El precio de la vivienda, nueva y usada, se encareció un 15,4% en tasa interanual durante el mes de abril, según las tasaciones publicadas por Tinsa. Es la tasa más elevada desde octubre de 2006, es decir, desde los años calientes del boom inmobiliario, cuando nadie imaginaba que aquello podía terminar mal. Y terminó mal. Esta vez la subida supera en 11,8 puntos porcentuales la inflación de abril, lo que significa que los precios no solo suben: suben muy por encima de lo que ya sube todo lo demás. Para una familia con un salario que lleva dos décadas perdiendo poder adquisitivo, la combinación es devastadora.
La subida es la más elevada desde octubre de 2006
Que haya que remontarse a octubre de 2006 para encontrar un dato comparable no es un detalle menor. Es una señal de alarma. En aquel momento, el ciclo expansivo estaba a punto de reventar con consecuencias que tardaron más de una década en digerirse. La diferencia ahora es que los tipos de interés, aunque han bajado desde sus máximos, no han vuelto a los niveles de entonces, y que la oferta de vivienda nueva sigue siendo manifiestamente insuficiente para absorber una demanda que no cede.
Suben todas las zonas espoleadas por la inflación
La subida no es un fenómeno localizado. Todas las zonas geográficas registran incrementos, aunque con intensidades distintas. Las islas lideran con una subida superior al 20% —concretamente el 20,3%— seguidas por la costa mediterránea con un 16,7%, las áreas metropolitanas con un 15,5%, las capitales y grandes ciudades con un 15,1%, y el resto de municipios con un 12,4%. No hay refugio geográfico para quien busca comprar a precios razonables.

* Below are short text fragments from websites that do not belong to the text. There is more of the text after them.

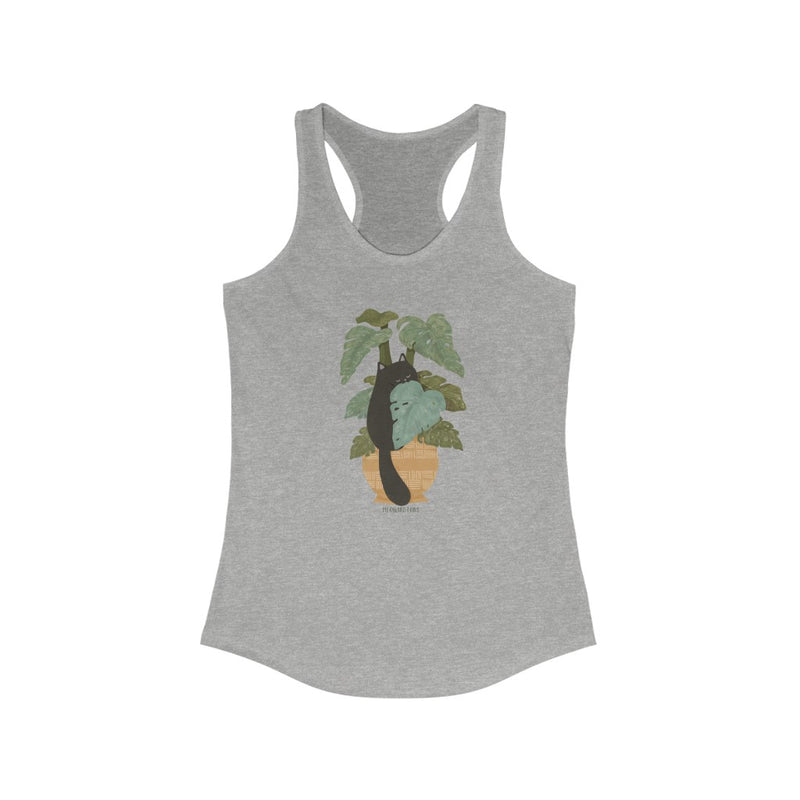 Tropical Jungle Cats & Plants Racerback Tank Top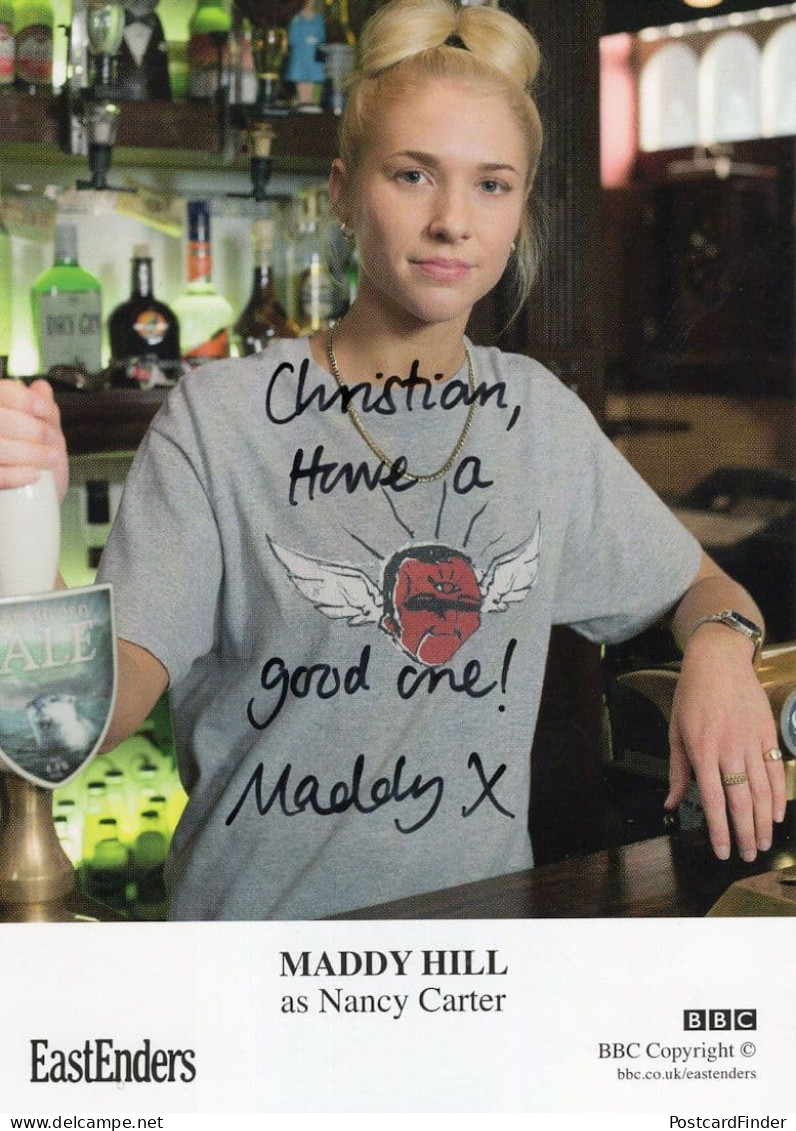 Maddy Hill As Nancy Carter Rare Eastenders Hand Signed Cast Card Photo - Acteurs & Comédiens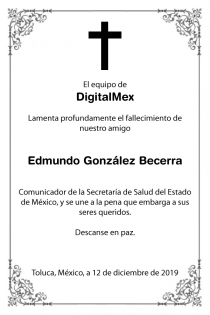 Esquela Edmundo González Becerra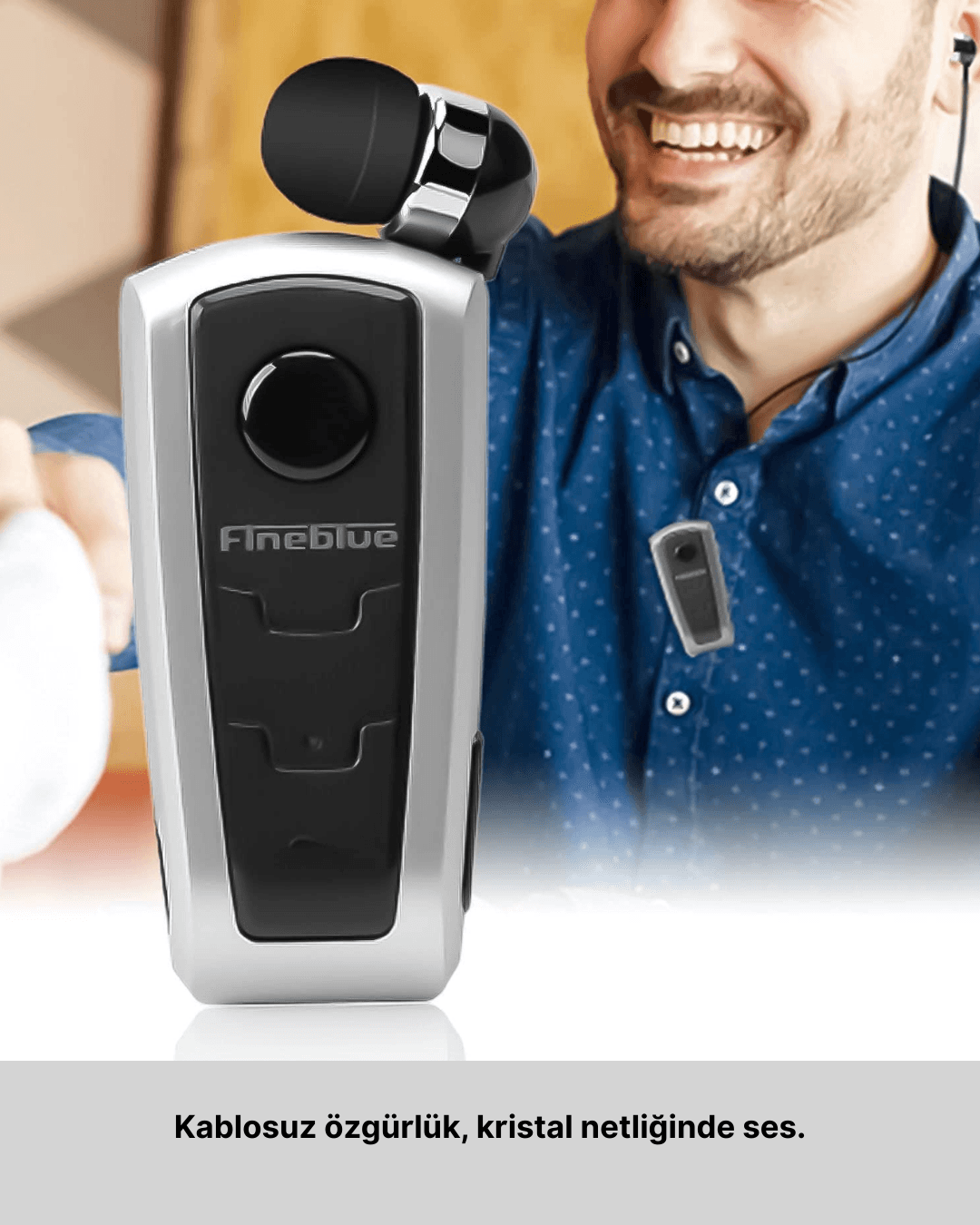 Titreşimli Bluetooth Kulaklık Fineblue F910 Uzun Pil Ömrü 3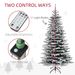 7.5ft Snow Flocked Artificial Christmas Tree, Pre-Lit Christmas Tree With 500 LED Lights And 1264 Branch Tips, Green_maomaolike.com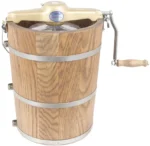 6 qt Country Ice Cream Maker ÿ Classic Wooden Tub ÿ Hand Crank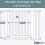 Safetots (White, 125cm - 133cm) Safetots Wooden Heritage Flat Step Gate 3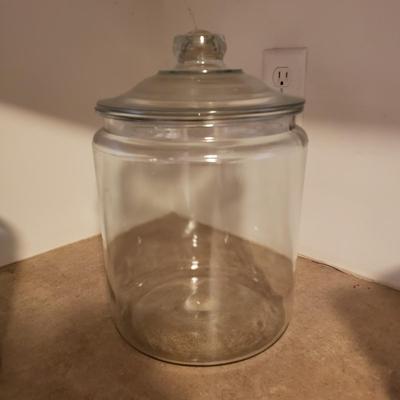 LOT 195K: Assorted Glass Canisters & Jars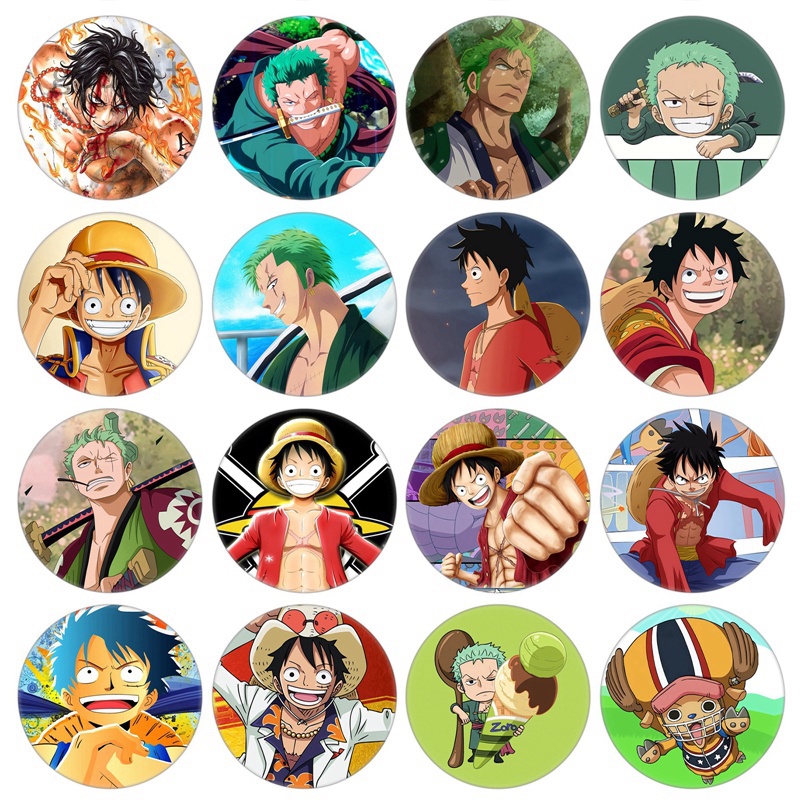1 Huy Hiệu Cài Áo Hình Nhân Vật Chopper Zoro Luffy Trong Phim Hoạt Hình One Piece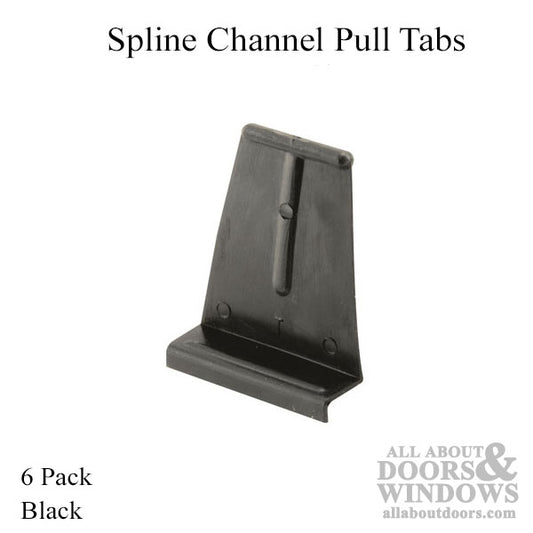 Window Screen Spline Channel Pull Tab 6 Pack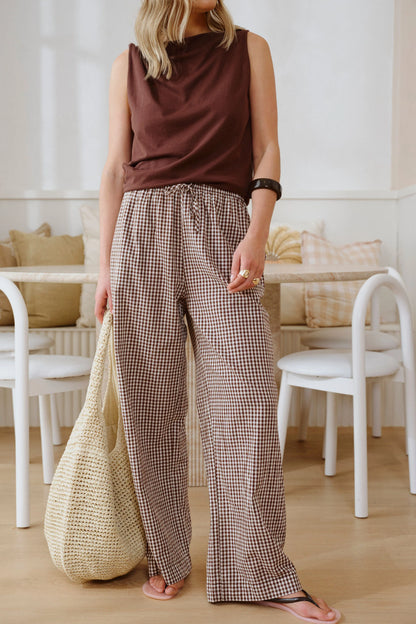 Resort Pant ~ Choc Gingham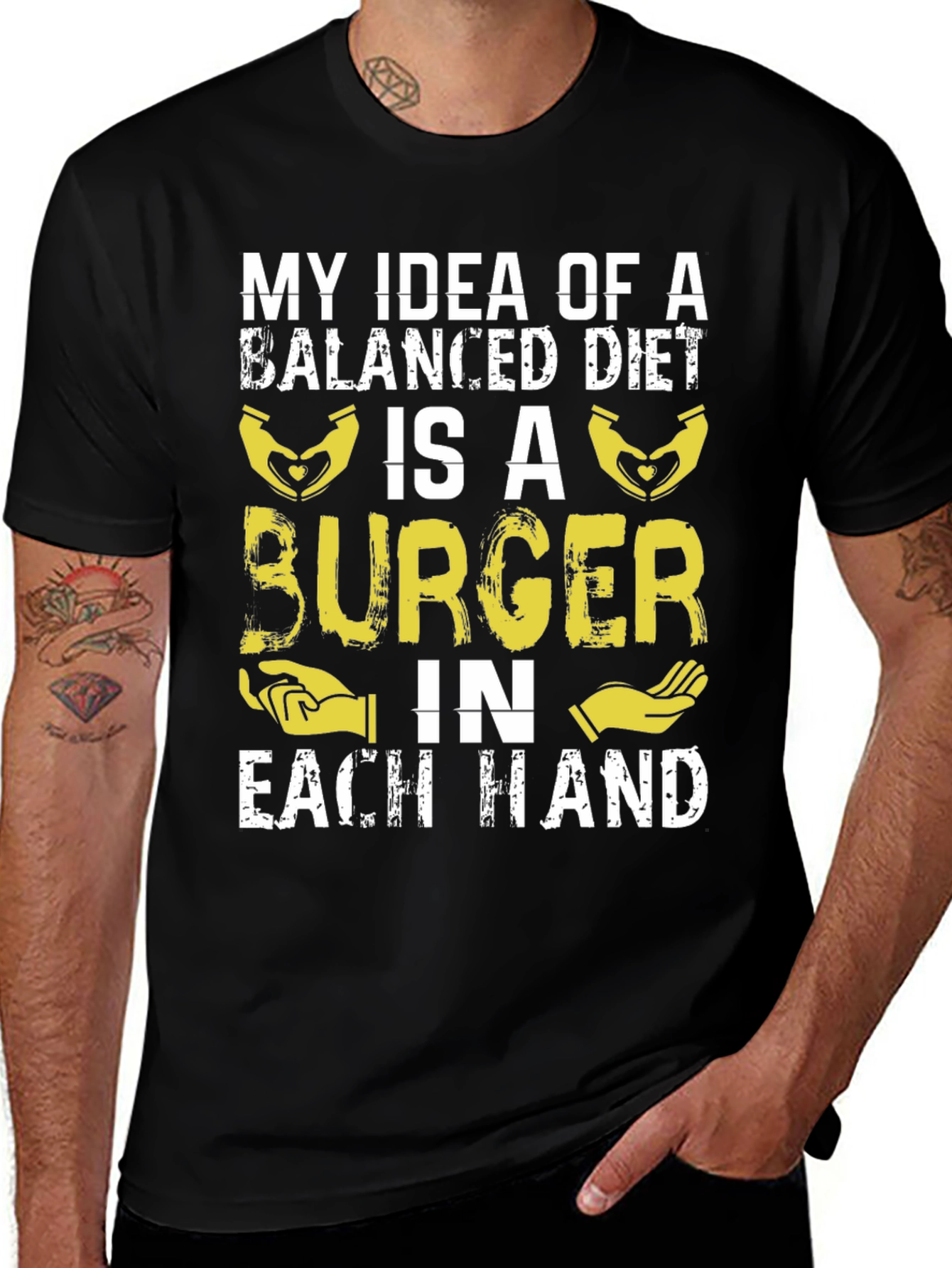 Burger Balanced Diet T-Shirt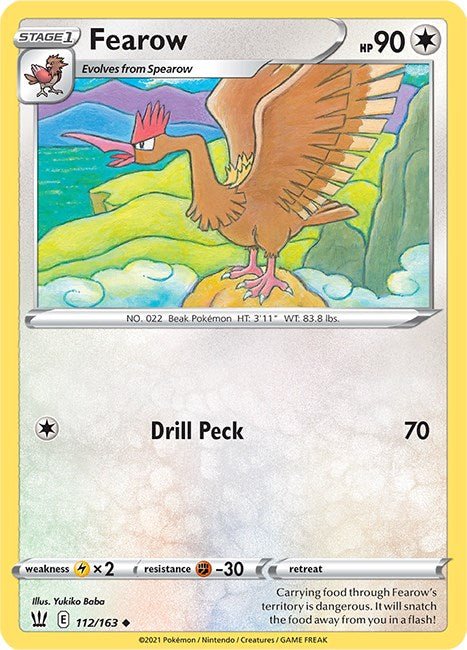 Pokemon Fearow 112/163 SWSH05: Battle Styles Normal - EternaCards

«En abril los precios residenciales incorporan el aumento de la inflación experimentado desde marzo a causa de la guerra en Oriente Medio y registran una nueva aceleración en todas las zonas», explica Cristina Arias, directora del Servicio de Estudios de Tinsa by Accumin. En términos reales, es decir, descontando la inflación, todos los grupos siguen creciendo por encima del 10%, con la única excepción del grupo de resto de municipios. Que el crecimiento real supere el nominal en casi todas las categorías da una idea de la magnitud del problema.
Los hogares continúan siendo solventes
La pregunta inevitable es cuánto aguanta esto. Cristina Arias señala que «el empleo ha vuelto a mostrar resistencia en abril, sosteniendo la solvencia de los hogares», y que el volumen de compraventas se mantiene en niveles robustos, por encima de la media histórica. Pero matiza que la actividad se modera levemente en los primeros meses de 2026 respecto al mismo periodo del año anterior, lo que es coherente con la asimilación de las bajadas de tipos que se produjeron a lo largo de 2025, y con «la incertidumbre añadida desde finales de febrero por la guerra en Irán, que está comenzando a impactar en la inflación y en el coste del dinero».
Solvencia, sí. Pero solvencia bajo presión creciente, con una inflación que vuelve a repuntar por causas geopolíticas y con unos salarios reales que no han recuperado lo perdido en los últimos veinte años. La solvencia estadística no es lo mismo que el acceso real a la vivienda.
Las variaciones desde máximos
El valor medio de la vivienda nueva y usada se sitúa ya solo un 2,2% por debajo de los máximos históricos de 2007. Las islas son el único grupo que los supera, y lo hacen en un 24%. Las capitales y grandes ciudades están a punto de alcanzarlos, con un -0,5%, y las áreas metropolitanas tampoco quedan lejos, con un -1,6%. En términos reales, descontando la inflación acumulada desde el boom, las islas todavía están un 14% por debajo de sus máximos de entonces. En el resto de áreas, la diferencia supera el 30%, lo que indica que el margen de subida nominal, por absurdo que parezca, técnicamente sigue existiendo.
La evolución prevista para este año
El escenario para 2026 combina presiones alcistas difíciles de neutralizar en el corto plazo. La guerra en Irán ha devuelto la inflación a la conversación económica justo cuando parecía controlada, y eso complica la hoja de ruta del Banco Central Europeo. Si los tipos no bajan —o si vuelven a subir— el esfuerzo hipotecario se mantiene elevado. Si bajan, la demanda se reactiva y los precios suben aún más. Para quien no tiene vivienda en propiedad, cualquiera de los dos escenarios resulta igualmente adverso.